### Excerpted records

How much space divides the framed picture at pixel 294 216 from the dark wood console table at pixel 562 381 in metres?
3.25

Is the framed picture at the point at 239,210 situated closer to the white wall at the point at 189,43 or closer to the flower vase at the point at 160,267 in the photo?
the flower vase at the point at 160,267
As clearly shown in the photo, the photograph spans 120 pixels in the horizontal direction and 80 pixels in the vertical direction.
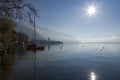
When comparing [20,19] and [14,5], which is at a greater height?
[14,5]

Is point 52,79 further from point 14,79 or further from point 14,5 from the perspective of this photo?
point 14,5

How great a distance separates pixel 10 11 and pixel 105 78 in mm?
16007

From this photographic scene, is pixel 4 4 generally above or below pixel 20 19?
above

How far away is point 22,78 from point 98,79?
406 inches

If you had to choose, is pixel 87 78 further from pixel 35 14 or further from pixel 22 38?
pixel 22 38

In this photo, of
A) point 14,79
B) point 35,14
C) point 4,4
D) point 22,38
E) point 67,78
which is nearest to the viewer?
point 4,4

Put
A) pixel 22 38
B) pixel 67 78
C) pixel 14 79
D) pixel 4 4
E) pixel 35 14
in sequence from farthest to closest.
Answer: pixel 22 38 → pixel 67 78 → pixel 14 79 → pixel 35 14 → pixel 4 4

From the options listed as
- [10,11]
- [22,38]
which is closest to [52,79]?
[10,11]

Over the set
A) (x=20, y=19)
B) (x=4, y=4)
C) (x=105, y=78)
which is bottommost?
(x=105, y=78)

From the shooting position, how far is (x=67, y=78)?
72.8 ft

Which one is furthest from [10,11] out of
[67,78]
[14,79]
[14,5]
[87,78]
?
[87,78]

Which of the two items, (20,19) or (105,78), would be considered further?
(105,78)

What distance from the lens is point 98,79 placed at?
2166 centimetres

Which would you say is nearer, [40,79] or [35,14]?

######

• _What you are asked to do_
Return, unchanged, each line from the line containing "From the options listed as" through the last line of the material.

• _Result of the exercise_
From the options listed as
- [10,11]
- [22,38]
which is closest to [52,79]?
[10,11]

Over the set
A) (x=20, y=19)
B) (x=4, y=4)
C) (x=105, y=78)
which is bottommost?
(x=105, y=78)

From the shooting position, how far is (x=67, y=78)?
72.8 ft

Which one is furthest from [10,11] out of
[67,78]
[14,79]
[14,5]
[87,78]
?
[87,78]

Which of the two items, (20,19) or (105,78), would be considered further?
(105,78)

What distance from the lens is point 98,79 placed at?
2166 centimetres

Which would you say is nearer, [40,79] or [35,14]?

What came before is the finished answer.